In my current project, the DB is SQL 2005 and the load is around 35 transactions/second. The client is expecting more business and are planning for 300 transactions/second. Currently even with good infrastructure, DB is having performance issues. A typical transaction will have at least one update/insert and a couple of selects.

Have you guys worked on any systems that handled more than 300 txn/s running on SQL 2005 or 2008, if so what kind of infrastructure did you use how complex were the transactions? Please share your experience. Someone has already suggested using Teradata and I want to know if this is really needed or not. Not my job exactly, but curious about how much SQL can handle.

+4  A: 

Its impossible to tell without performance testing - it depends too much on your environment (the data in your tables, your hardware, the queries being run).

Kragen
Probably worth pointing out though that yes, theoretically, SQL Server 2008 can handle many thousands of transactions per seconds.
Greg Beech
+1  A: 

I agree with @Kragen, however this may be of use - http://as400bks.rochester.ibm.com/tividd/td/ITMD/SC23-4852-00/en%5FUS/HTML/mssql511rg93.htm

Pino
+2  A: 

According to tcp.org its possible for SQL Server 2005 to get 1,379 transactions per second. Here is a link to a system that's done it. (There are SQL Server based systems on that site that have far more transactions... the one I linked was just the first I one I looked at).

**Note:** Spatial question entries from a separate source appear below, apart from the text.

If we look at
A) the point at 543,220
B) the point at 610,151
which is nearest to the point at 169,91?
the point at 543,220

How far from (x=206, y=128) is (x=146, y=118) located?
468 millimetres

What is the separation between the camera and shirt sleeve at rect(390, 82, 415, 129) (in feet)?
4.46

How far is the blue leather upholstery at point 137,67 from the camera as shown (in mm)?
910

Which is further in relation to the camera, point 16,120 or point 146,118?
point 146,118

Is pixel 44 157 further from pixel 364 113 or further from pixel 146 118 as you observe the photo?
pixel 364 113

Of course, as Kragen mentioned, whether you can achieve these results is impossible for anyone here to say.

Sailing Judo
That's a great link. I am looking for something like that only...
Faiz
As per the reports there a enterprise class server can deliver about 3193 txn/s. That is good enough for me!
Faiz
1231433 transactions per minute that is over 20000 per second. http://www.tpc.org/tpcc/results/tpcc_result_detail.asp?id=105112801
Remus Rusanu
+2  A: 

Infrastructure needs for high performance SQL Servers may be very differnt than your current structure.

But if you are currently having issues, it is very possible the main part of your problem is in bad database design and bad query design. There are many way to write poorly performing queries. In a high transaction system, you can't afford any of them. No select *, no cursors, no correlated subqueries, no badly performing functions, no where clauses that aren't sargeable and on and on.

The very first thing I'd suggest is to get yourself several books on SQl Server peroformance tuning and read them. Then you will know where your system problems are likely to be and how to actually determine that.